RIO DE JANEIRO, Feb. 28 (JTA) – When you think of Carnival in Rio de Janeiro, you don’t often think of Yiddishkeit.

Nevertheless, there it was, among the nearly naked women and contagious samba rhythms in the parade for Carnival, a pre-Lenten Catholic festival.

The first of the Carnival groups, which are known as samba schools, marched into the Carnival stadium dressed in the theme of Zumbi dos Palmares. Zumbi was an African slave who immigrated to Brazil and led a black rebellion.

In the samba school’s version of the story, Zumbi was influenced in North Africa by Jews and Arabs who had fled the Spanish Inquisition.

Dancers dressed as Jews and Arabs did the samba side by side, in what some interpreted not only as a historical depiction but as a contemporary message of coexistence.

Other Jewish symbols also figured in the parade. A car in the shape of a Star of David, representing Jewish immigration to Brazil, carried a lion as symbol of Judaism, a tall golden menorah and a model of the Western Wall.

Some of the school’s float was dedicated to Judaism, as participants – most of them non-Jews – came wearing peyot and tefillin, or sidelocks and phylacteries, carried small Torahs made of paperboard and wore dreidels and stars of David on their hats.

Of course, this was Carnival, and one dancer had a glittering Star of David necklace bouncing on her bare chest.

Another samba school paid homage to Silvio Santos, the wealthy Jewish owner of Brazil’s second-largest TV channel. The school described the life of Santos, mentioning his Greek background, but not the fact that he is Jewish.

After the parade ended, some participants threw pieces of their luxurious costumes into the crowd. In the past, Israeli tourists – several hundred of whom sat together at the end of the parade – have reused the souvenirs back home in Purim parties.

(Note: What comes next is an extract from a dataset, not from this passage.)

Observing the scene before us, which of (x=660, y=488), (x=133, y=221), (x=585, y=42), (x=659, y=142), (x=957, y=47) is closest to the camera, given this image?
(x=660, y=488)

Carnival traditionally is a time when the world turns symbolically upside-down. The rich mix with the poor, men dress as women and the prohibited becomes permissible.

Carnival also creates an industry of costume-makers and confectioners. Since each samba school is part of a community, preparations for the celebration help get kids and the unemployed off the streets.

The Roman Catholic Church is not always happy with the way merrymakers turn the event into a celebration of nudity and promiscuity. Through the years, however, the church has been grudgingly forced to adopt Carnival into the church calendar.

The church has tried to give Carnival a religious meaning by postponing the onset of Lent – the pre-Easter period when meat cannot be eaten – until the Wednesday after Carnival. The Lenten abstinence is meant to contrast with Carnival’s abundance.

Carnival also is associated with the Greek god Dionysus – also known as Bacchus – who was famous for his orgies.